Problem to solve -
Output the complete listing. Match it exactly.

┌──

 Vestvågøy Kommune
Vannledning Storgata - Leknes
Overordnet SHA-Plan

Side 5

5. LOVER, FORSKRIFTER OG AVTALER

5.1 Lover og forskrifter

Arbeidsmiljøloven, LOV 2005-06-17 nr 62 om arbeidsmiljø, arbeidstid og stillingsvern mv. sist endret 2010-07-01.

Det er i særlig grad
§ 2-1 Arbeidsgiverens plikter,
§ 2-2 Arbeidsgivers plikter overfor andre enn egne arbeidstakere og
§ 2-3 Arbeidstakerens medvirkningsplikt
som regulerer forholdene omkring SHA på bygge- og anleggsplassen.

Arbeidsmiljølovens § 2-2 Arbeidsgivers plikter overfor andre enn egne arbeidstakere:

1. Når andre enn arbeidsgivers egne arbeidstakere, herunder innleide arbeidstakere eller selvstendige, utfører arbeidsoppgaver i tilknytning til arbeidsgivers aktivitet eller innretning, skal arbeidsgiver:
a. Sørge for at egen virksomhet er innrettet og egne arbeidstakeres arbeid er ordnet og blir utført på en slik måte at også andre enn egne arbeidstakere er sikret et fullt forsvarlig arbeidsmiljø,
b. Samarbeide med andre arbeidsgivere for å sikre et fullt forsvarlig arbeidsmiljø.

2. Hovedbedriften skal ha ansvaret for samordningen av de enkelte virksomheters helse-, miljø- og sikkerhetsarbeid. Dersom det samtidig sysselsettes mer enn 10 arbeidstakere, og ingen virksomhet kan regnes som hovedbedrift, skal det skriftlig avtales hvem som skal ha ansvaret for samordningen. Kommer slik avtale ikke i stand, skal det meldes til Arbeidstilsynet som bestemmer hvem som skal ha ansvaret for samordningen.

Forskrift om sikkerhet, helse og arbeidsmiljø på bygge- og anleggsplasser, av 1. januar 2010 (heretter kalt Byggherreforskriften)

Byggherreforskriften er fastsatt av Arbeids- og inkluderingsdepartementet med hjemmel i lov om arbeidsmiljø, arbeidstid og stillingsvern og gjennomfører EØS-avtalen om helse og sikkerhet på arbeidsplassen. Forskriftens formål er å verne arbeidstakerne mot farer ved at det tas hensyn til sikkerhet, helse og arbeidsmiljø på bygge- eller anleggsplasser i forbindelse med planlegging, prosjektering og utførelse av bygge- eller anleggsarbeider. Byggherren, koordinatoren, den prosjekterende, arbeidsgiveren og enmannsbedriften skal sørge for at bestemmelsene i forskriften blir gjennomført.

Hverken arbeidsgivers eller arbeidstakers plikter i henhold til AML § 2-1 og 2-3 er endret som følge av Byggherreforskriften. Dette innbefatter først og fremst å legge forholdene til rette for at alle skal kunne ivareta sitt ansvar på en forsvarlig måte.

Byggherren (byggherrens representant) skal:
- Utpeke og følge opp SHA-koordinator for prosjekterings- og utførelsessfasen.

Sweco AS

└──

Your response -
 Vestvågøy Kommune
Vannledning Storgata - Leknes
Overordnet SHA-Plan

Side 5

5. LOVER, FORSKRIFTER OG AVTALER

5.1 Lover og forskrifter

Arbeidsmiljøloven, LOV 2005-06-17 nr 62 om arbeidsmiljø, arbeidstid og stillingsvern mv. sist endret 2010-07-01.

Det er i særlig grad
§ 2-1 Arbeidsgiverens plikter,
§ 2-2 Arbeidsgivers plikter overfor andre enn egne arbeidstakere og
§ 2-3 Arbeidstakerens medvirkningsplikt
som regulerer forholdene omkring SHA på bygge- og anleggsplassen.

Arbeidsmiljølovens § 2-2 Arbeidsgivers plikter overfor andre enn egne arbeidstakere:

1. Når andre enn arbeidsgivers egne arbeidstakere, herunder innleide arbeidstakere eller selvstendige, utfører arbeidsoppgaver i tilknytning til arbeidsgivers aktivitet eller innretning, skal arbeidsgiver:
a. Sørge for at egen virksomhet er innrettet og egne arbeidstakeres arbeid er ordnet og blir utført på en slik måte at også andre enn egne arbeidstakere er sikret et fullt forsvarlig arbeidsmiljø,
b. Samarbeide med andre arbeidsgivere for å sikre et fullt forsvarlig arbeidsmiljø.

2. Hovedbedriften skal ha ansvaret for samordningen av de enkelte virksomheters helse-, miljø- og sikkerhetsarbeid. Dersom det samtidig sysselsettes mer enn 10 arbeidstakere, og ingen virksomhet kan regnes som hovedbedrift, skal det skriftlig avtales hvem som skal ha ansvaret for samordningen. Kommer slik avtale ikke i stand, skal det meldes til Arbeidstilsynet som bestemmer hvem som skal ha ansvaret for samordningen.

Forskrift om sikkerhet, helse og arbeidsmiljø på bygge- og anleggsplasser, av 1. januar 2010 (heretter kalt Byggherreforskriften)

Byggherreforskriften er fastsatt av Arbeids- og inkluderingsdepartementet med hjemmel i lov om arbeidsmiljø, arbeidstid og stillingsvern og gjennomfører EØS-avtalen om helse og sikkerhet på arbeidsplassen. Forskriftens formål er å verne arbeidstakerne mot farer ved at det tas hensyn til sikkerhet, helse og arbeidsmiljø på bygge- eller anleggsplasser i forbindelse med planlegging, prosjektering og utførelse av bygge- eller anleggsarbeider. Byggherren, koordinatoren, den prosjekterende, arbeidsgiveren og enmannsbedriften skal sørge for at bestemmelsene i forskriften blir gjennomført.

Hverken arbeidsgivers eller arbeidstakers plikter i henhold til AML § 2-1 og 2-3 er endret som følge av Byggherreforskriften. Dette innbefatter først og fremst å legge forholdene til rette for at alle skal kunne ivareta sitt ansvar på en forsvarlig måte.

Byggherren (byggherrens representant) skal:
- Utpeke og følge opp SHA-koordinator for prosjekterings- og utførelsessfasen.

Sweco AS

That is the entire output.